Our research develops and uses robotic devices that interact with animal groups to observe and modulate their behaviour, in order to better understand them, e.g. their collective decision making.
This work has goals in behavioural sciences, collective dynamics and systems modelling; and employs tools and techniques from mobile robotics, microengineering, machine learning, computer vision, and complex systems.
Honeybees and robots
We are developing robotic devices that live inside beehives and continually interact with entire honeybee colonies. The robots modulate the internal hive environment with vibrations and heat; these are used to explore how behaviours can be steered at individual and colony levels (Ilgun et al, 2021). We have recently demonstrated the capacity of our robotic system to interact with an intact winter cluster, comprising thousands of animals (Barmak et al, 2023; see also our press release). This research is part of the FET-EU project HIVEOPOLIS. Overall a main aim is to better understand how our long-term live-in robotics can support honeybees in an increasingly hostile environment for these crucial pollinators.
Our previous work studied collective behaviours in honeybee-robot interactions in laboratory conditions (Schmickl et al 2021, Halloy et al 2013, Zahadat et al 2014), investigating how reactive thermal environments influence decision-making.
Fish and robots
We are developing systems comprising of multiple mobile robots interacting with small groups of fish such as zebrafish (Danio rerio) and rummy-nose tetra (Hemigramus rhodostomus). The robotic agents (Bonnet et al 2017, Bonnet et al 2016, Papaspyros et al 2019) were controlled via a closed-loop system using computer vision analysis (Bonnet et al 2017), and have been shown to be capable of integrating into groups of fish (Bonnet et al 2018) and modulating collective decisions (Bonnet et al 2018, Chemtob et al 2020). More generally, we work on modelling the dynamics of fish (Escodebo et al 2020) so to design robotic interactions with increased bio-acceptance (Papaspyros et al 2019).
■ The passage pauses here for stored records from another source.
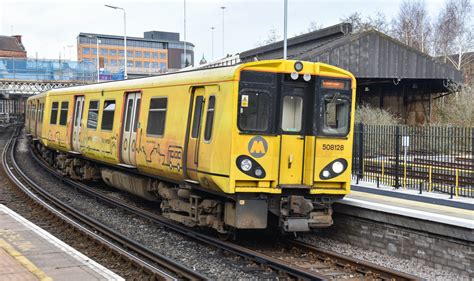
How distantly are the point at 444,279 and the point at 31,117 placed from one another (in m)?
22.5

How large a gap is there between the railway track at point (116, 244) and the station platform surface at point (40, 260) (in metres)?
0.84

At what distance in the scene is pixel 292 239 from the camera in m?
10.1

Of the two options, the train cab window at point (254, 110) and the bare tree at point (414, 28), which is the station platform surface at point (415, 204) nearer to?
the train cab window at point (254, 110)

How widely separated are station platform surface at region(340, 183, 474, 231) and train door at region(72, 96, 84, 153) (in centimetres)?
868

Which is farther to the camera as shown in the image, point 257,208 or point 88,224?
point 88,224

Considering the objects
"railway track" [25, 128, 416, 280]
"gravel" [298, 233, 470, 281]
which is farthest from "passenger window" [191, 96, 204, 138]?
"gravel" [298, 233, 470, 281]

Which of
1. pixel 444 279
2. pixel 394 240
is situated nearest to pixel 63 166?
pixel 394 240

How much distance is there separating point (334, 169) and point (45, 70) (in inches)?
1770

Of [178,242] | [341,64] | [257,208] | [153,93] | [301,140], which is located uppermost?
[341,64]

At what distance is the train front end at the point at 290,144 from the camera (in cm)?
871

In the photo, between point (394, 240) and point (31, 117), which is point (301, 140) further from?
point (31, 117)

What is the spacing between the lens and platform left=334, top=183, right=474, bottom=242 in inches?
322

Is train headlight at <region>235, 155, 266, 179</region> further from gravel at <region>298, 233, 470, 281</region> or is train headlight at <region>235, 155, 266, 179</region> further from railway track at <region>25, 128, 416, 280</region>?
gravel at <region>298, 233, 470, 281</region>

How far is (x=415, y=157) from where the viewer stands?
46.1 ft
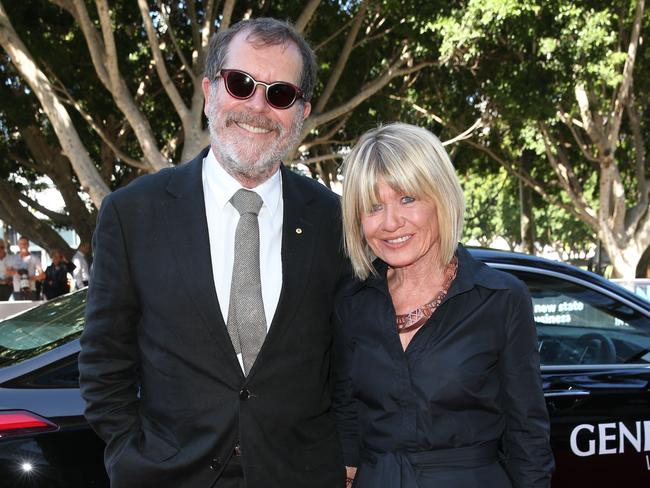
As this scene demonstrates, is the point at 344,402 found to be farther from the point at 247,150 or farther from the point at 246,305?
the point at 247,150

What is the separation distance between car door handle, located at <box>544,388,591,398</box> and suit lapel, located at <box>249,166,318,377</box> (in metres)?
1.44

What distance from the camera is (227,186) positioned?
239 centimetres

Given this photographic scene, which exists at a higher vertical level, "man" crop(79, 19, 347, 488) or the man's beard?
the man's beard

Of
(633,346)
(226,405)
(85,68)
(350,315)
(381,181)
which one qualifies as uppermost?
(85,68)

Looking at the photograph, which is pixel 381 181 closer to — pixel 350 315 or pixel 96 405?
pixel 350 315

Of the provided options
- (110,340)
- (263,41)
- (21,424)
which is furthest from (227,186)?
(21,424)

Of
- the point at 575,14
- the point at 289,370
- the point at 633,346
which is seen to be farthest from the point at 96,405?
the point at 575,14

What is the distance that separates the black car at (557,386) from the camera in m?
2.91

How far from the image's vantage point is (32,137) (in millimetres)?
16500

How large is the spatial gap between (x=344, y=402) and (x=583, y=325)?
1.62m

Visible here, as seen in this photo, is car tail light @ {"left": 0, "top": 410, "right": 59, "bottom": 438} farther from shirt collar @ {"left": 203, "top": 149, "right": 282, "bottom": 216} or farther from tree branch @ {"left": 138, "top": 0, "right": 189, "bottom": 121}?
tree branch @ {"left": 138, "top": 0, "right": 189, "bottom": 121}

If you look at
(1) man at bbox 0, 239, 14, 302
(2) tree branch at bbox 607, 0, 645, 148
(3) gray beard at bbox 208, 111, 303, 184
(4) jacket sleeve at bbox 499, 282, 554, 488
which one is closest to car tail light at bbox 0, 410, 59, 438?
(3) gray beard at bbox 208, 111, 303, 184

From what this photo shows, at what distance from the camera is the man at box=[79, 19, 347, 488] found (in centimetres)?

Interspecies interactions mediated by bio-hybrid robots
Our research within the FET-EU project ASSISIbf included the
breakthrough of developing inter-species interactions between
honeybees and zebrafish, mediated via robots (Bonnet et al, 2019).
Our press release includes a further summary of this research:
Animals and robots – other research
- The LEURRE project constructed the first robots that were shown to infiltrate an animal group – being accepted like conspecifics – and, through acting as “agent provocateur”, were able to modulate group decisions from within. (Halloy et al 2007). Here, our robots interacted with cockroaches.
- We developed mobile robots that interacted with domestic chickens, (Gribovskiy et al 2018, 2008, 2012). This system made use of visual and auditory channels for both observation (animals ⇒ robots) and modulation (robots ⇒ animals).
- Across all animal-robot interaction studies, the robotic devices must be capable of transmitting cues or signals that are relevant to the animal, of sensing the animal’s response to the presented information, and finally of reacting to it. The design of such animal-interacting robots is highly non-trivial, depending on understanding the animals, modelling, robot design, and embodiment. We developed a general methodology to address these interconnected challenges (Mondada et al 2013).